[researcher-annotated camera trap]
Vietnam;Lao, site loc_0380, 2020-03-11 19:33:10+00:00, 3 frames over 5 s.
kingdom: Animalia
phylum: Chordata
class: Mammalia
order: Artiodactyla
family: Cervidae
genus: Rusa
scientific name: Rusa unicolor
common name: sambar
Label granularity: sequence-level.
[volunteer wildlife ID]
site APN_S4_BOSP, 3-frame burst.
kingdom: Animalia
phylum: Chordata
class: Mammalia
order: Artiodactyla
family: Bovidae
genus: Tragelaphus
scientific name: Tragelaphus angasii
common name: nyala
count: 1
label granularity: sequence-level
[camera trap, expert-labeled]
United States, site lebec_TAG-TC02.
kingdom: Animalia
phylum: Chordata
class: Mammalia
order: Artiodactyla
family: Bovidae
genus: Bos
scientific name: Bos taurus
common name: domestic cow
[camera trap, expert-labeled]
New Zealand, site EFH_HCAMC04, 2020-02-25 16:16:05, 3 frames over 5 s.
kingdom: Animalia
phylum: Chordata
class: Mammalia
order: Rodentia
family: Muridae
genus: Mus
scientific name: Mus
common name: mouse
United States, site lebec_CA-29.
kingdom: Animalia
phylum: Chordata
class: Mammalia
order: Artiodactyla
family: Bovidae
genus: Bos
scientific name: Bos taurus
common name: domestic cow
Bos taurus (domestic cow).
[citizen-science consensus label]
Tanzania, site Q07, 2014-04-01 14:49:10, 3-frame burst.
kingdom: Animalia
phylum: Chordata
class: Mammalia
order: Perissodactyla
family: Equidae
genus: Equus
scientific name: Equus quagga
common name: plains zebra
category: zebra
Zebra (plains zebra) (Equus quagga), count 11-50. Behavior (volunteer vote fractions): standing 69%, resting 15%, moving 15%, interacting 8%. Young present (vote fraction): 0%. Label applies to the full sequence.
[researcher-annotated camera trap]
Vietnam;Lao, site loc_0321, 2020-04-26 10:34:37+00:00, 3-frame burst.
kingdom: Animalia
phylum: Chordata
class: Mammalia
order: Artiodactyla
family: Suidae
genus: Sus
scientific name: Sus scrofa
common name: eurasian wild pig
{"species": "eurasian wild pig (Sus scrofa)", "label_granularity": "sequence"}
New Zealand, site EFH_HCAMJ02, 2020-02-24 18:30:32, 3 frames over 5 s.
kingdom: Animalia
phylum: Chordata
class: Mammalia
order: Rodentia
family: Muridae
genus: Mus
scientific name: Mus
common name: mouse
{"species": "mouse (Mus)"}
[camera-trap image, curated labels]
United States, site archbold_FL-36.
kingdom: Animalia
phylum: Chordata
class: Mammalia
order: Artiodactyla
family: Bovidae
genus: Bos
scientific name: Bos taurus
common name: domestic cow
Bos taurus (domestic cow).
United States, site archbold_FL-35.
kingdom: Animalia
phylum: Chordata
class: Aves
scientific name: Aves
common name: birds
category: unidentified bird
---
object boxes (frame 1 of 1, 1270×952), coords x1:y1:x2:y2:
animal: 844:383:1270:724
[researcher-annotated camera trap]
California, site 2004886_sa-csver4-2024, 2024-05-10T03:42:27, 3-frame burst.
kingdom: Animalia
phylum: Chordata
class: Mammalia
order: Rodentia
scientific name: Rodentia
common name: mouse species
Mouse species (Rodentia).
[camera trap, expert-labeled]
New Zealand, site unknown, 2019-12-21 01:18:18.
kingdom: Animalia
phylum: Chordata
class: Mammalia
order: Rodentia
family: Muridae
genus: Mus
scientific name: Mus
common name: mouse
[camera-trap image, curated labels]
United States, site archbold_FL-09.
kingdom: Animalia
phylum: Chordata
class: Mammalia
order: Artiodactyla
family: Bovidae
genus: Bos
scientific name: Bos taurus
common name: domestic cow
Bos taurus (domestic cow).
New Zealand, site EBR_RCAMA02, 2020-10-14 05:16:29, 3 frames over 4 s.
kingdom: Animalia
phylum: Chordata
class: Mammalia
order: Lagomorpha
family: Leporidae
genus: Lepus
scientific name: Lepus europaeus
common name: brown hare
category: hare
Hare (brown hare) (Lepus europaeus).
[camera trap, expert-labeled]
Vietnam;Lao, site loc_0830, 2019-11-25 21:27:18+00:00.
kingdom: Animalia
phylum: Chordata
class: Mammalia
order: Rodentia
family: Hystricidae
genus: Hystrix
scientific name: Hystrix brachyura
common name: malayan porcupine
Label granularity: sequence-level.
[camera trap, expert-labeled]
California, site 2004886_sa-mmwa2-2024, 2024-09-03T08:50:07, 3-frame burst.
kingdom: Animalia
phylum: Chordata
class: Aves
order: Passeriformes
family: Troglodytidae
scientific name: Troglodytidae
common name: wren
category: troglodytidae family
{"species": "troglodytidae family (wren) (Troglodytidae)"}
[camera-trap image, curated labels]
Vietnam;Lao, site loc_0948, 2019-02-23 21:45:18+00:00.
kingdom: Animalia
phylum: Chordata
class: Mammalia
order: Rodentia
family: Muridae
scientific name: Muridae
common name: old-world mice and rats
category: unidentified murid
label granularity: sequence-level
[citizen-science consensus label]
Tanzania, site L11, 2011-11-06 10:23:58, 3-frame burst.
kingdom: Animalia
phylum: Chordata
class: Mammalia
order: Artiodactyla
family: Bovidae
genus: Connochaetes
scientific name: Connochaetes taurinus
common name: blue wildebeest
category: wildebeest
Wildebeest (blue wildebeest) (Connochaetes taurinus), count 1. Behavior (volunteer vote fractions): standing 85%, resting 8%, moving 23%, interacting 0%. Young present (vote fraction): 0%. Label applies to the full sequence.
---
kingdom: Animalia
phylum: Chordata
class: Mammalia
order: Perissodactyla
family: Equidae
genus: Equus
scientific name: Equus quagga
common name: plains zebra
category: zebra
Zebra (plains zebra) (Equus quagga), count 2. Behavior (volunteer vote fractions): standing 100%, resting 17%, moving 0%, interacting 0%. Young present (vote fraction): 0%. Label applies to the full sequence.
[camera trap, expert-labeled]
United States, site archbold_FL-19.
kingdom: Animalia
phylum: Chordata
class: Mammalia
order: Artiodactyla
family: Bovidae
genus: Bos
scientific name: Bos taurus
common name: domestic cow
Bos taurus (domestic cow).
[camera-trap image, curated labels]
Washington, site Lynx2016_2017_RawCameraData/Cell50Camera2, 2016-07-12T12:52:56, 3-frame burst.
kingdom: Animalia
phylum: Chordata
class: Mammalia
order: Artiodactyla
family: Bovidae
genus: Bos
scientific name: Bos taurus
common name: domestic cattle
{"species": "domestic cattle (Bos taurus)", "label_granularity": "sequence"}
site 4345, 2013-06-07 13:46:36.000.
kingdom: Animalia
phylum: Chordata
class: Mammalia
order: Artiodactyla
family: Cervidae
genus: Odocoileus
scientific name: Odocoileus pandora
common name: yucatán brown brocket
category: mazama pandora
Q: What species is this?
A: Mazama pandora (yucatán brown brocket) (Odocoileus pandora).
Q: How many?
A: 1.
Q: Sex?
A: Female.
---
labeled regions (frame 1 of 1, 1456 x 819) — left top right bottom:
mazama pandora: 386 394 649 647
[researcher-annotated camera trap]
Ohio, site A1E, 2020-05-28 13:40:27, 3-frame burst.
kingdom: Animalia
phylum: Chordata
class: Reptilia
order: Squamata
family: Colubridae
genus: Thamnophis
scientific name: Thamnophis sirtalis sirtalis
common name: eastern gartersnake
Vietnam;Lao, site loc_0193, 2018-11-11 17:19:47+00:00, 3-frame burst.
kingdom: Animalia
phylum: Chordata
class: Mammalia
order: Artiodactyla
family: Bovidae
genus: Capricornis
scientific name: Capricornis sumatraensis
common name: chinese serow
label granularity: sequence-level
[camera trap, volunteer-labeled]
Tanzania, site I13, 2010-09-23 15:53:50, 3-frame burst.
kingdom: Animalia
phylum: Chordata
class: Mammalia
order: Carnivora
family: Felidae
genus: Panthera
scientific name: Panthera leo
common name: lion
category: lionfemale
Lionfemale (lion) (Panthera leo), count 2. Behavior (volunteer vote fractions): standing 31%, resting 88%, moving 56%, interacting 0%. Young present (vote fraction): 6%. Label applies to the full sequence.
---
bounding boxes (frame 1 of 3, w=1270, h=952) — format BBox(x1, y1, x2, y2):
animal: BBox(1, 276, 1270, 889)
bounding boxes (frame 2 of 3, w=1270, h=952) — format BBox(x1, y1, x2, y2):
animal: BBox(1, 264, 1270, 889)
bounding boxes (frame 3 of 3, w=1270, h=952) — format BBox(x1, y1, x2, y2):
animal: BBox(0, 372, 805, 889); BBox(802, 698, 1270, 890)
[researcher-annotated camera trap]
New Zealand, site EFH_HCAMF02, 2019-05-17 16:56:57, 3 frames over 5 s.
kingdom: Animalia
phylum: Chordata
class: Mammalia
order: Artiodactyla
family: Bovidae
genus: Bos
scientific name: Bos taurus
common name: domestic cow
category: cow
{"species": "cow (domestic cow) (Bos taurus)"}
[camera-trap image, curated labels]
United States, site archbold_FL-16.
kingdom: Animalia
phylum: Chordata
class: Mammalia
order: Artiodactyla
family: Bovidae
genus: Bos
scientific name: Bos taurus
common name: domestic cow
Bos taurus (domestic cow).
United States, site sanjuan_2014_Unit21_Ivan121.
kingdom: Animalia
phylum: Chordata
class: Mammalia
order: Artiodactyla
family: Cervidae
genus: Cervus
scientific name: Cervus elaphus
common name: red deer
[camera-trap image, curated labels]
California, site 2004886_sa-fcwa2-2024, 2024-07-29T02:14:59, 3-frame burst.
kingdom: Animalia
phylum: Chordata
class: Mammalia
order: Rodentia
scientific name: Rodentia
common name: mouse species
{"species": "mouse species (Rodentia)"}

----

**Task details**
Precisely the lines between those holding "genus: Capricornis" and "common name: lion", inclusive, are to be reproduced from the listing above, with nothing added.

**Response**
genus: Capricornis
scientific name: Capricornis sumatraensis
common name: chinese serow
label granularity: sequence-level
[camera trap, volunteer-labeled]
Tanzania, site I13, 2010-09-23 15:53:50, 3-frame burst.
kingdom: Animalia
phylum: Chordata
class: Mammalia
order: Carnivora
family: Felidae
genus: Panthera
scientific name: Panthera leo
common name: lion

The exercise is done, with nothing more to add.